▸ **What to work on**
a) Retype the passage from the history association announcements word for word, starting at "BHC Announces 2012" and ending at "Harold F. Williamson.".
b) In the history association announcements, what is the theme of the 2012 Economic History Association conference?
c) Translate this sentence from the history association announcements into Spanish: "The registration system for the meeting will open at the end of May."

++++ Source extract

Friday, April 13, 2012

EHA 2012 Meeting Program Now Available

The preliminary program for the 2012 meeting of the Economic History Association, which will be held September 21-23 in Vancouver, B.C., has now been posted. The conference theme is "Revisiting the Transportation Revolution."
   The registration system for the meeting will open at the end of May. Note that applications to present at poster sessions are still open (deadline, May 16), as are submissions for the Nevins and Gerschenkron dissertation prizes (deadline, May 15). See the "Graduate Student" section of the meeting website for complete application details.

Wednesday, April 11, 2012

BHC Announces 2012 Prize Recipients

At the Business History Conference annual meeting in Philadelphia, Pennsylvania, March 29-31, 2012, recipients of the following BHC prizes and grants were announced:
Harold F. Williamson Prize.The award is bestowed every two years to a mid-career scholar who has made significant contributions to the field of business history. The prize memorializes the contributions to business history of the late Harold F. Williamson.
2012 recipient: Mary O’Sullivan, University of Geneva
Hagley Prize. The prize is awarded jointly by the Hagley Museum and Library and the Business History Conference to the best book in business history (broadly defined) written in English and published during the two years prior to the award.
2012 Recipient: Sharon Ann Murphy, Providence College, Investing in Life: Insurance in Antebellum America (Johns Hopkins University Press, 2011).
Ralph Gomory Prize. This prize, made possible by the Alfred P. Sloan Foundation, recognizes historical work on the effects of business enterprises on the economic conditions of the countries in which they operate.
2012 recipient: Richard White, Stanford University, Railroaded: The Transcontinentals and the Making of Modern America (W.W. Norton, 2011).

2012 honorable mentions: Jason M. Colby, University of Victoria, The Business of Empire: United Fruit, Race, and U.S. Expansion in Central America (Cornell University Press, 2011), and Philip J. Stern, Duke University, The Company-State: Corporate Sovereignty and the Early Modern Foundations of the British Empire in India (Oxford: Oxford University Press, 2011).

2012 Gomory article prize recipient: Gregg Mittman, University of Wisconsin-Madison, and Paul Erickson, "Latex and Blood: Science, Markets, and American Empire," Radical History Review 107 (Spring 2010): 45-73.
Herman E. Krooss Prize. The prize recognizes the best dissertation in business history written in English and completed in the three calendar years immediately prior to the annual meeting.
2012 recipient: Alexia Yates, Harvard Center for History and Economics, “Selling Paris: Real Estate and Commercial Culture in the Fin-de-Siècle Capital” Ph.D., University of Chicago, 2010).

++++++++
++++ Material shown

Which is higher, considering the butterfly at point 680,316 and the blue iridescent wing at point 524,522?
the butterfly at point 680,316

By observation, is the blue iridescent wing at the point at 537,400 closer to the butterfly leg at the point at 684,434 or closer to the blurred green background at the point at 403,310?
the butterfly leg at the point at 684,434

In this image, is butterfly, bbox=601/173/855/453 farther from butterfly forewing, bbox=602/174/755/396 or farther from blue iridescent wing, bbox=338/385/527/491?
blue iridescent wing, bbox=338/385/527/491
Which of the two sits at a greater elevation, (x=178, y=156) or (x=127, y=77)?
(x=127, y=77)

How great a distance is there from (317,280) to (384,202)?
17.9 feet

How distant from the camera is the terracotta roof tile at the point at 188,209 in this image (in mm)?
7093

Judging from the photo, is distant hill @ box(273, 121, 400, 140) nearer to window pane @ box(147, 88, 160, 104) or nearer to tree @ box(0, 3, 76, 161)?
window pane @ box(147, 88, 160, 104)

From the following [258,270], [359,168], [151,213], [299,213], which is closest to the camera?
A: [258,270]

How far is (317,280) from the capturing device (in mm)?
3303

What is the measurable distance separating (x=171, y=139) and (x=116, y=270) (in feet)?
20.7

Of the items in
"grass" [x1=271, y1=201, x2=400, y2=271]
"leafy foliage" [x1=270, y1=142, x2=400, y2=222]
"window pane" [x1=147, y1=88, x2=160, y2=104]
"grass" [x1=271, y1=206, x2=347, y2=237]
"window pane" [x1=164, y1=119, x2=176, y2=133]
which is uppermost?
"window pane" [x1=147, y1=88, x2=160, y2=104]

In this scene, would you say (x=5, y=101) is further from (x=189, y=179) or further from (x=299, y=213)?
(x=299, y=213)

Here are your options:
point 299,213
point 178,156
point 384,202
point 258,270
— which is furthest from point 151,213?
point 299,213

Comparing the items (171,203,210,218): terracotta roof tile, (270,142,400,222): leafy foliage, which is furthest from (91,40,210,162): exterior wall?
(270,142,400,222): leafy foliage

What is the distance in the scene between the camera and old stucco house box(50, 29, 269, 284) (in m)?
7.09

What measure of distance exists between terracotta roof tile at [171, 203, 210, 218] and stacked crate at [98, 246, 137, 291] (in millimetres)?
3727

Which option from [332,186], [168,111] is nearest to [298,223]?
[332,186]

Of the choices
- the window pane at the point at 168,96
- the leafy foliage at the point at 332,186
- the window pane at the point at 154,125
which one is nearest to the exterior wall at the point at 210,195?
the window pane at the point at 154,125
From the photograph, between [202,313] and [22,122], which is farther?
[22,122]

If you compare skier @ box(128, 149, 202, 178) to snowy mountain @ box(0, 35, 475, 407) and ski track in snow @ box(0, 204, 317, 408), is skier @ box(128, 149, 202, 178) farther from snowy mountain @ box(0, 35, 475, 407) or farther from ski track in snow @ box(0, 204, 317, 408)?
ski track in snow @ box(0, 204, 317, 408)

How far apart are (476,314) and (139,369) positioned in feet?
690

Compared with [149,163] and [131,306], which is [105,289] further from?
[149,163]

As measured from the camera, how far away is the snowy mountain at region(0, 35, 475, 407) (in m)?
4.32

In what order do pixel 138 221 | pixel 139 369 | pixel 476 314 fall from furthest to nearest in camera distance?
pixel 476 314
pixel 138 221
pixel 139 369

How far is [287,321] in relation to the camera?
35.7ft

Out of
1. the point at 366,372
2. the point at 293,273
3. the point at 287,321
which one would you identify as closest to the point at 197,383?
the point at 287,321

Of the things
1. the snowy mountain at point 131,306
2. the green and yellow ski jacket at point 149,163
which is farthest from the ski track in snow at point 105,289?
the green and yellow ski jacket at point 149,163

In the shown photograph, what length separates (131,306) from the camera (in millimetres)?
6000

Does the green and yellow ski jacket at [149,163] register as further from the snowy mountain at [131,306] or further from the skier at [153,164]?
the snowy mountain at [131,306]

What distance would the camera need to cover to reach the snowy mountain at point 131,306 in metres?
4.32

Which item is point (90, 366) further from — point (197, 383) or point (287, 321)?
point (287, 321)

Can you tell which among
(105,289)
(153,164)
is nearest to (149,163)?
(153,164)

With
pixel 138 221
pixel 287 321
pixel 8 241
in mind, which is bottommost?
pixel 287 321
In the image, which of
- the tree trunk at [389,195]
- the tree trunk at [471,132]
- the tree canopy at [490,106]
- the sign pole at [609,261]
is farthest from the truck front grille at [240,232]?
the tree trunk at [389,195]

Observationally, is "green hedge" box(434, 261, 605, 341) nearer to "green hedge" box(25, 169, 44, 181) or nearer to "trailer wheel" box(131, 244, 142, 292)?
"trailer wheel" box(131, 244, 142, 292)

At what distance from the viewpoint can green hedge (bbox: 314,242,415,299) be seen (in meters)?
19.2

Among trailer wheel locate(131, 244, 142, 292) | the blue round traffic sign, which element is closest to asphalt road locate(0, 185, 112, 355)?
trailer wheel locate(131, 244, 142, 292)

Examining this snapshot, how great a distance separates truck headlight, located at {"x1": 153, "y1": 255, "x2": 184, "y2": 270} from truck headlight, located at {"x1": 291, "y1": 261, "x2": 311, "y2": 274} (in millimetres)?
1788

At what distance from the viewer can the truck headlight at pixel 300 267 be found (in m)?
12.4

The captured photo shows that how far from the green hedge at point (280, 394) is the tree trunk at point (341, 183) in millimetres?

++++++++

▸ **Worked answers**
a)
BHC Announces 2012 Prize Recipients

At the Business History Conference annual meeting in Philadelphia, Pennsylvania, March 29-31, 2012, recipients of the following BHC prizes and grants were announced:
Harold F. Williamson Prize.The award is bestowed every two years to a mid-career scholar who has made significant contributions to the field of business history. The prize memorializes the contributions to business history of the late Harold F. Williamson.

b) "Revisiting the Transportation Revolution."

c) El sistema de inscripción para la reunión se abrirá a finales de mayo.